Sidney Island residents will soon get the final say on if a proposed eradication of invasive fallow deer by Parks Canada and their partners will be allowed to move forward.
On March 2, resident members of the island’s strata will vote on the deer eradication, which is just one part of a larger ecosystem restoration project involving Parks Canada, local First Nations, homeowners on the island, provincial authorities, and the Island Trust Conservancy.
March’s vote follows a vote held in 2022 on whether the strata would allow access for the project, which initially failed despite around 55 per cent of votes cast being in favour.
Mike Law, a homeowner on the island and strata board member, said that initial vote required at least 75 per cent of votes to be in favour in order to pass, but the province’s Civil Resolution Tribunal was tasked with weighing in on the issue after two groups of residents filed competing claims.
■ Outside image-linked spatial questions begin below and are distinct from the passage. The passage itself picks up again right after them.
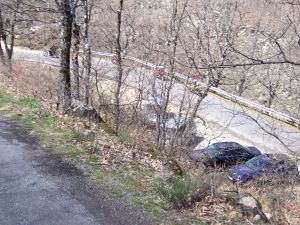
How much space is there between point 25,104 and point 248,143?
15246 mm

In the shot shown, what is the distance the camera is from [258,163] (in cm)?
1638

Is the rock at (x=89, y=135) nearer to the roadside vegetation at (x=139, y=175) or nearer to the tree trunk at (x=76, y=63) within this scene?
the roadside vegetation at (x=139, y=175)

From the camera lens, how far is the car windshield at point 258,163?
16047 millimetres

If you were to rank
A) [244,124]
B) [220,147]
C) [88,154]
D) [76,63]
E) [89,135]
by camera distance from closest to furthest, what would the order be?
1. [88,154]
2. [89,135]
3. [76,63]
4. [220,147]
5. [244,124]

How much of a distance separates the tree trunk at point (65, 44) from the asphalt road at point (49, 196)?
364 centimetres

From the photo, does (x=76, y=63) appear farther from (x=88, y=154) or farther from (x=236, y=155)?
(x=236, y=155)

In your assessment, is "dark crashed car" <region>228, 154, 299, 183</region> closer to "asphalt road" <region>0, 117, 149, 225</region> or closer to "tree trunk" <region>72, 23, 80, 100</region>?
"tree trunk" <region>72, 23, 80, 100</region>

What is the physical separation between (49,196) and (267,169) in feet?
36.6

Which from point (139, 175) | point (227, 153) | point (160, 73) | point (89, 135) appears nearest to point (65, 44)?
point (89, 135)

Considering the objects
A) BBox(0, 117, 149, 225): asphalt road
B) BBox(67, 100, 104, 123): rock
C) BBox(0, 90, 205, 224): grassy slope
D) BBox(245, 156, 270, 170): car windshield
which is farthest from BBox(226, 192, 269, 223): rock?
BBox(245, 156, 270, 170): car windshield

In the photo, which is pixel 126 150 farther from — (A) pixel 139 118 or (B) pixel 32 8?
(A) pixel 139 118

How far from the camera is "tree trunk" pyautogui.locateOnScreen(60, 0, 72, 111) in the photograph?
11.2 m

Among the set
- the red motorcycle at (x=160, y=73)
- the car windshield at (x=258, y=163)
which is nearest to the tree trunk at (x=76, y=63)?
the red motorcycle at (x=160, y=73)

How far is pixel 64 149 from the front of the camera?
27.3 ft
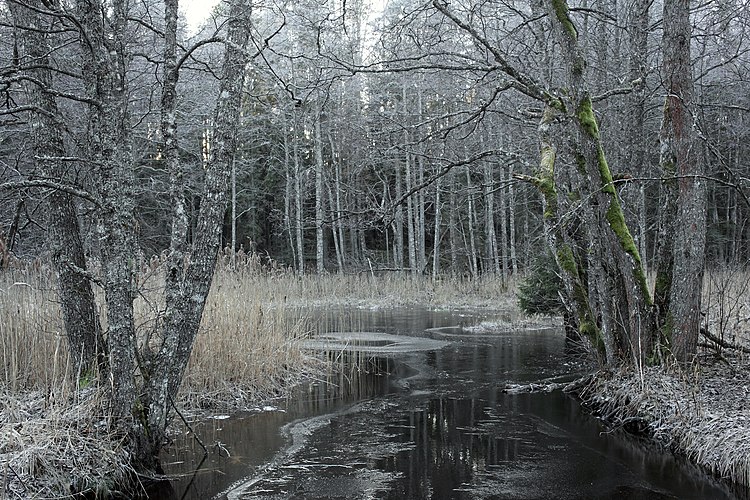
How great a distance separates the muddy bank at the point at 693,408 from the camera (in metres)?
5.36

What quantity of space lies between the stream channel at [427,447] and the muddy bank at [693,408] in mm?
182

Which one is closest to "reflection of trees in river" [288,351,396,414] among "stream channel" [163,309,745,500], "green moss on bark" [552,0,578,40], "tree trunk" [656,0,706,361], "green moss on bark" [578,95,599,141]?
"stream channel" [163,309,745,500]

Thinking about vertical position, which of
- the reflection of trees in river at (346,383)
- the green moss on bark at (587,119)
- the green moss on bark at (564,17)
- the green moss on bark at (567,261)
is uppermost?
the green moss on bark at (564,17)

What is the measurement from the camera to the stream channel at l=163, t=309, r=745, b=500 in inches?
200

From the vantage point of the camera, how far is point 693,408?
6152 mm

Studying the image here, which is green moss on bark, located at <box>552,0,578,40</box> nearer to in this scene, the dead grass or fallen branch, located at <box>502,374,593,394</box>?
the dead grass

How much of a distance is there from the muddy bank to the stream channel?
0.18 m

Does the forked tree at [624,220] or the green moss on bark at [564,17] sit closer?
the forked tree at [624,220]

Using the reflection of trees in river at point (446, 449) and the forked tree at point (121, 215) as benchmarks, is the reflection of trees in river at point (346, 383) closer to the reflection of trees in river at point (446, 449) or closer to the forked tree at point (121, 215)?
the reflection of trees in river at point (446, 449)

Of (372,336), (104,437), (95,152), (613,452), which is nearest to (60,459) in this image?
(104,437)

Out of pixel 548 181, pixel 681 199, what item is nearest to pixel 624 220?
pixel 681 199

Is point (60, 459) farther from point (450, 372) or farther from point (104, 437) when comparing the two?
point (450, 372)

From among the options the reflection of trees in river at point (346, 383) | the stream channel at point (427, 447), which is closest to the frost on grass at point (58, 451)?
the stream channel at point (427, 447)

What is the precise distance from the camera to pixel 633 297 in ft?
25.1
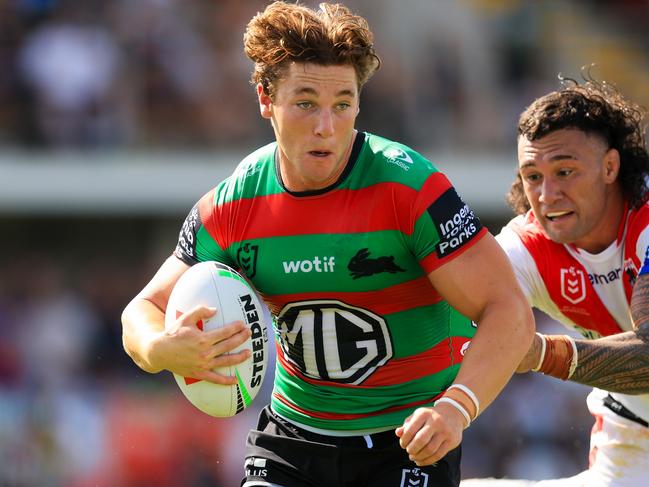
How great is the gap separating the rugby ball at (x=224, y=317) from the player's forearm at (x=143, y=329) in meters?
0.06

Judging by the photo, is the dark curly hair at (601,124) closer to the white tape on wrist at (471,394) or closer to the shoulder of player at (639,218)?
the shoulder of player at (639,218)

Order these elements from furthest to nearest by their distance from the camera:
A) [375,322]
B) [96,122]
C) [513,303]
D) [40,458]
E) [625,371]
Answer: [96,122] → [40,458] → [625,371] → [375,322] → [513,303]

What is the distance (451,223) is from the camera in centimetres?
434

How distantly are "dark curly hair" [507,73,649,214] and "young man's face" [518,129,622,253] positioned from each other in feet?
0.13

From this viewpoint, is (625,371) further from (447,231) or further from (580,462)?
(580,462)

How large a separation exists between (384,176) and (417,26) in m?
10.5

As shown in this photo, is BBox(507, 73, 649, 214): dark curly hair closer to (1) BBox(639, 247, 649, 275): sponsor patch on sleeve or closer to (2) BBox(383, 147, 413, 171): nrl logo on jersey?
(1) BBox(639, 247, 649, 275): sponsor patch on sleeve

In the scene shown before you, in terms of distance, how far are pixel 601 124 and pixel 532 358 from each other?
4.04 ft

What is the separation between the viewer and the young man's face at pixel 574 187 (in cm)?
536

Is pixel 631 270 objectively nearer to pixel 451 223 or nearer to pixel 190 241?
pixel 451 223

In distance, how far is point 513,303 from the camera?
4.25 metres

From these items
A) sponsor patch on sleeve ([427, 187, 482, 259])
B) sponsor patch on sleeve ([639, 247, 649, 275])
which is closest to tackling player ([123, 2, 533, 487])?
sponsor patch on sleeve ([427, 187, 482, 259])

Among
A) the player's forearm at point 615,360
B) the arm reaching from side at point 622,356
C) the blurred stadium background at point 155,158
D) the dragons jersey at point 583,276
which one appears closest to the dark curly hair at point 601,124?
the dragons jersey at point 583,276

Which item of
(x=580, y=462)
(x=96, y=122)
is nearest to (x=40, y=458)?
(x=96, y=122)
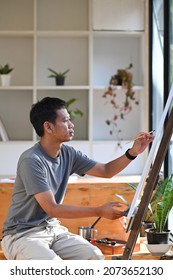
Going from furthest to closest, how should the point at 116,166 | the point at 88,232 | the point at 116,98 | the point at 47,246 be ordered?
the point at 116,98
the point at 88,232
the point at 116,166
the point at 47,246

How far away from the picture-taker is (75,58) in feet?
18.8

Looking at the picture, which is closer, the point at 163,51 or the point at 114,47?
the point at 163,51

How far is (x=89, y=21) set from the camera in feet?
17.9

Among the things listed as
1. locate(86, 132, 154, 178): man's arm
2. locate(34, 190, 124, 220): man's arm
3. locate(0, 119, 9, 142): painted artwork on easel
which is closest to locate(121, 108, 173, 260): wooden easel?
locate(34, 190, 124, 220): man's arm

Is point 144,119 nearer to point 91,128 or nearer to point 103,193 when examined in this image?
point 91,128

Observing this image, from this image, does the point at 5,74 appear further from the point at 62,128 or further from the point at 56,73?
the point at 62,128

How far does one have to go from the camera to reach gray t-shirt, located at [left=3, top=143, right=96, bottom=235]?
2.95 metres

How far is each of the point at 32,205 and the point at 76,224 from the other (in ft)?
4.48

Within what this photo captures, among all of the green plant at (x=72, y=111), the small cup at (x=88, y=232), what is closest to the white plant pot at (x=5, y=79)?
the green plant at (x=72, y=111)

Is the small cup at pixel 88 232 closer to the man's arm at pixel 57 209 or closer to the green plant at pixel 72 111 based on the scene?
the man's arm at pixel 57 209

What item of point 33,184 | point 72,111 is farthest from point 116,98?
point 33,184

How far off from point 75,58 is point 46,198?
302 cm

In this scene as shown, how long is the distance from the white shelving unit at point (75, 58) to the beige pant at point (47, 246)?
2.43m
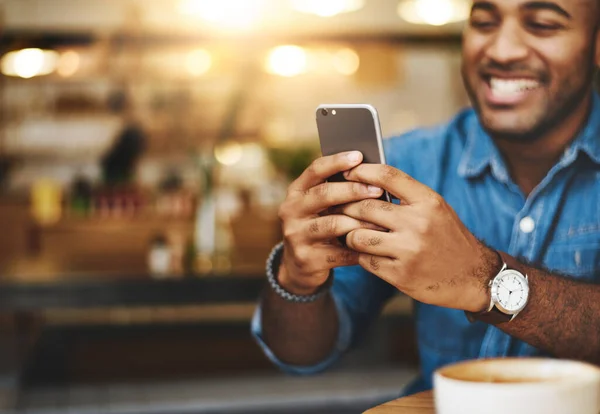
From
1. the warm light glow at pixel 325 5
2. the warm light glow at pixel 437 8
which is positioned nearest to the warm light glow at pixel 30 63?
the warm light glow at pixel 325 5

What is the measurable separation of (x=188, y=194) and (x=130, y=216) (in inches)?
20.1

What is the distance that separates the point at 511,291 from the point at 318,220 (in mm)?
233

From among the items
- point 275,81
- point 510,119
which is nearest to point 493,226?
point 510,119

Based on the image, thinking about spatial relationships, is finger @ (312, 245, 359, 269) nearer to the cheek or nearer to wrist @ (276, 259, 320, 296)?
wrist @ (276, 259, 320, 296)

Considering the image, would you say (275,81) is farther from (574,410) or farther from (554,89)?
(574,410)

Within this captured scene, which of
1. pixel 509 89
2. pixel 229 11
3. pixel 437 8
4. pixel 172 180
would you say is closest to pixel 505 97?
pixel 509 89

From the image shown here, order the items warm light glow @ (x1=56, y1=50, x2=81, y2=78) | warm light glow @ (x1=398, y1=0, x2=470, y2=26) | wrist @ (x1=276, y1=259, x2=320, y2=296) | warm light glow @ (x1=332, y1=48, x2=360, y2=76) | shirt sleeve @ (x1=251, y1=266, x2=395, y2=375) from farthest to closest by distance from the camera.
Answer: warm light glow @ (x1=332, y1=48, x2=360, y2=76)
warm light glow @ (x1=56, y1=50, x2=81, y2=78)
warm light glow @ (x1=398, y1=0, x2=470, y2=26)
shirt sleeve @ (x1=251, y1=266, x2=395, y2=375)
wrist @ (x1=276, y1=259, x2=320, y2=296)

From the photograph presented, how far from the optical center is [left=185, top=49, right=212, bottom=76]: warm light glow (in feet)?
22.5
Law said the tribunal ruled a simple majority was enough to constitute approval, and ordered the strata to hold two new votes – one to decide whether to approve the invasive deer eradication, and another on whether to approve the project’s work focused on eliminating invasive vegetation and replace it with native species, which will take place later this year.
READ MORE: Parks Canada wants to eradicate invasive deer on Sidney Island
“The ownership group on Sidney Island is making a very difficult decision, but it’s a decision that is being made with the island’s best interests in mind,” said Law.
“There is a broad camp of owners that believe the removal of invasive species, both plant and animal, will allow for the restoration and regeneration of the critically important Douglas fir ecosystem on the island … on the other hand, there are owners who believe the deer have been on the island for a long time and are now part of the ecosystem.
“There is a history of hunting on the island that a number of owners are actively engaged with, and who believe the deer population is currently under control, so there is no need to undertake a full eradication.”
While the issue of what to do with the invasive fallow deer population and native black tail deer population remains the most debated element of the wider restoration project on the island, Gulf Islands National Park Reserve superintendent Kate Humble said the project also plans on restoring native vegetation and controlling invasive vegetation, and long-term management to restore the health of the native black tailed deer population on the island.
While the project would move ahead even if the community shoots down the eradication of invasive deer, Humble said not addressing that issue would significantly reduce the effectiveness of the overall project. The issue, she said, is that fallow deer eat vegetation down to the ground, completely killing the plant. Native deer typically only eat the buds of a plant, allowing the plant to continue growing.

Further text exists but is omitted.